MANCHESTER -- The master storyteller did not disappoint. Stephen King, now 62, author of more than 50 books, held a sold-out audience of approximately 800 people at the Manchester Elementary Middle School gym enthralled Wednesday night, first with a reading from a chapter in his latest book, "Under the Dome," and then with a follow up question-and-answer session.

King was introduced at the event, which was sponsored by the Northshire Bookstore, by fellow writer and Dorset resident John Irving.

After taking the opportunity to respond to critics and book reviewers who have critiqued both his work and King's for excessive length, Irving described King as one of the best storytellers around today and someone "who has been appalling us for years" -- in an enjoyable, entertaining and thought provoking way, he said.

What frightens people the most about King's work is not the creepy, strange and bizarre characters that populate his novels, but rather, "the wondrous display of human error," he said.

"It's what is human about the devil which makes that character so terrifying," Irving said. "The real horror comes from regular people."

King then took the stage to an enthusiastic ovation and began by urging the audience to go out and support local independent bookstores, like the Northshire, noting that a price war between Wal-Mart and Amazon Books had driven down the price of his book to $9 -- a level at which smaller bookstores could not hope to compete.

Then, before stating his reading, he gave the audience a bit of background about the long and winding road the tale took before falling into place. It may have been worth the wait -- "Under the Dome" made it's debut on the New York Times best seller list last week at Number 1.

He first started the book in 1976 and wrote about 75 pages before stopping. He picked up the thread of the tale again a few years later, but the idea veered off in another direction and turned into a different book, he said.


"And then, for a long time, it just left my mind," he said. "But good ideas stay, and this one came back to my mind during a long plane ride to Australia." By the time he arrived there, he had the book more or less fully plotted out, he said.

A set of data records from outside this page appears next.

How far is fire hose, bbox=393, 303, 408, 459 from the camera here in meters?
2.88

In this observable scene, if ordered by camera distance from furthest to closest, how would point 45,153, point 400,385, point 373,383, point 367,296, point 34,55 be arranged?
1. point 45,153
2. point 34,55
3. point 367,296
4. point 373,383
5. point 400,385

"Under the Dome" is the saga of a small town in Maine named Chester's Mills, whose residents woke up one day to discover that an enormous transparent dome has descended over the town, setting the stage for the novel's principle bad guy, the town's second selectman and police chief named "Big Jim" Rennie, to begin a takeover of the town's government. To expand his power and the size of the police force, Rennie provokes a riot at a local supermarket in town. It was this scene, concluding with a frenzied crush as the beer coolers were broken into, that King read for about 30 minutes to an audience which seemed to be paying rapt and close attention.

King was last in Manchester four years ago when he appeared at a fund-raising event with John Irving at Maple street School in Manchester. His speaking appearances are relatively rare, and his audience came from some distances -- Ohio and North Carolina in two instances -- to hear his presentation, which was often animated and energetic, with arm and hand gestures punctuating his talk.

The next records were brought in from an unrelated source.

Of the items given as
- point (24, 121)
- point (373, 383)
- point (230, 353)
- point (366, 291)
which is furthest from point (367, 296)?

Afterward, King took questions from the audience. One questioner asked how he felt when he went back and re-read earlier books he had written. He said he sees some areas where a story went well, others when he could have done better. King said he always liked "The Shawshank Redemption," presumably referring to the novella he published in 1982 called "Rita Hayworth and the Shawshank Redemption," which was the basis for a movie released in 1994.

"(Sometimes) I go back and get a sense of despair," he said. "I start off each project hoping it will go well. Usually, I'm like a shark, I have to keep moving and eating, but I certainly have books that I like."

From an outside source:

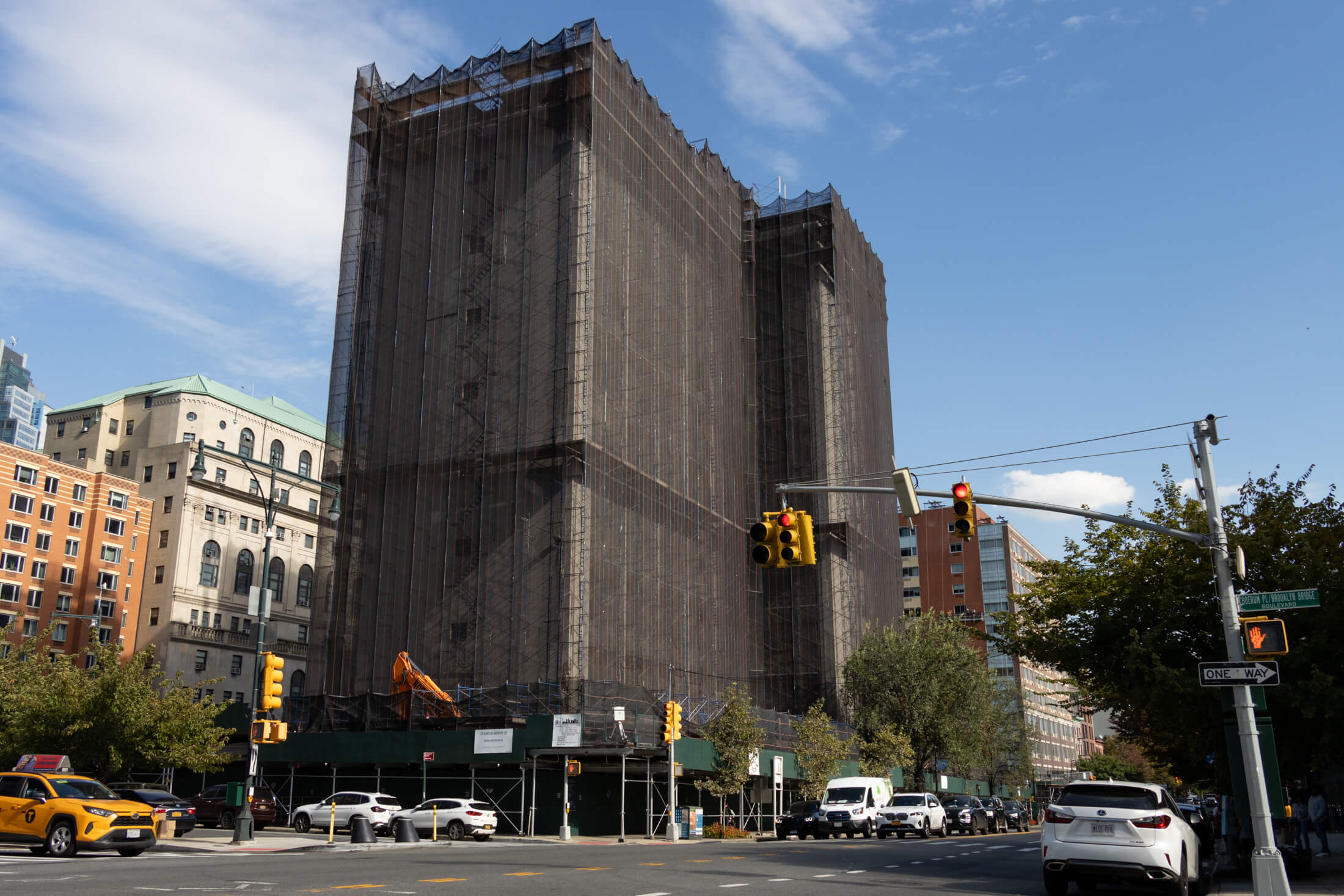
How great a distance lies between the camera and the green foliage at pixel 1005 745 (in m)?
76.6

Another questioner asked what was his first inspiration to start writing. He replied that, while a child he had been sick for a long time, about a year, and to entertain himself he started copying stories from comic books. His mother encouraged him to write something original, and one thing led to another, he said.

The subject of book length, which Irving touched on during his introduction of King, came up again during the questioning, At nearly 1,100 pages, "Under the Dome" is not an unusual length for one of his stories, and King recounted a discussion with a former editor from an earlier book who told him he needed to trim 400 pages from the manuscript he had submitted. Nothing was wrong with the writing, the editor said -- it was just too long.

"When you write a long book, every review at some point says this -- ‘(It) could have used a good editor! -- this is self-indulgent,'" King said. "What do you want? You want TV? Go watch TV."